News Digest / Latest Stock Market News / Forterra Shares Drop Sharply Amid Lower Revenues and Rising Operational Costs

Forterra Shares Drop Sharply Amid Lower Revenues and Rising Operational Costs

Lukas Schmidt
08:48am, Tuesday, May 19, 2026

The shares of Forterra took a hit recently, sliding about 6.6% following the release of disappointing revenue figures for the first four months of the year. The company disclosed a notable 11% decline in sales compared to the previous year, a reflection of the sluggishness gripping the UK construction scene.

Demand across Forterra's core markets has weakened, signaling some headwinds that the building materials maker evidently did not anticipate in its growth trajectory. This slowdown appears to be tied closely to broader economic factors impacting construction projects nationwide.

Adding fuel to the fire, Forterra highlighted that rising costs for key inputs like diesel, transport logistics, and natural gas are squeezing their margins harder than usual. Geopolitical tensions in the Middle East have compounded these cost pressures, inflating expenses for raw materials and operational services.

In light of the cost surge, the company is taking steps to adjust production schedules, postponing some manufacturing activities to the latter half of 2026. This rescheduling aims to navigate current price volatility and supply chain uncertainties.

To offset rising expenses, the firm bumped up brick prices earlier this year and has announced plans to implement further surcharges starting next month. These pricing moves indicate efforts to maintain profitability amidst an unpredictable cost environment.

The decline in revenue and rising costs present a tricky challenge for Forterra as it tries to keep pace with shifting market dynamics. The company's performance is a microcosm of the difficulties facing many in the construction materials sector as input costs climb globally.

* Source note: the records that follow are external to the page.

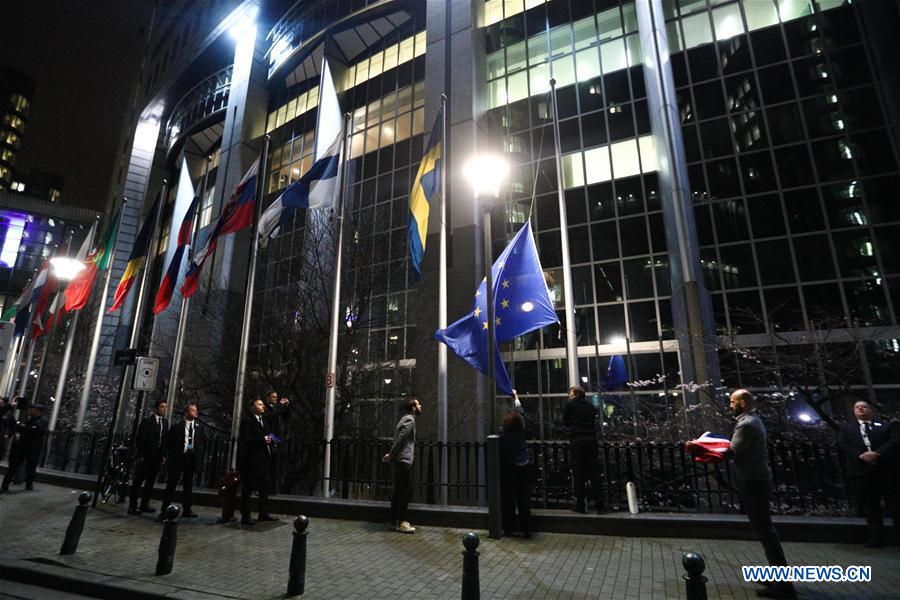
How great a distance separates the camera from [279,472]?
36.4ft

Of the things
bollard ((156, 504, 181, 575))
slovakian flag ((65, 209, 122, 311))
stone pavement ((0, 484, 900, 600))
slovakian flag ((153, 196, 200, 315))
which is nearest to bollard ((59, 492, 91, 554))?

Observing Forterra's recent developments raises questions about how sustained these pressures might be and what the longer-term implications could be for the UK construction market. Whether the pricing strategies and production adjustments will stabilize the company's trajectory remains to be seen.

The next few quarters will be critical in evaluating Forterra's resilience against these combined revenue headwinds and cost surges.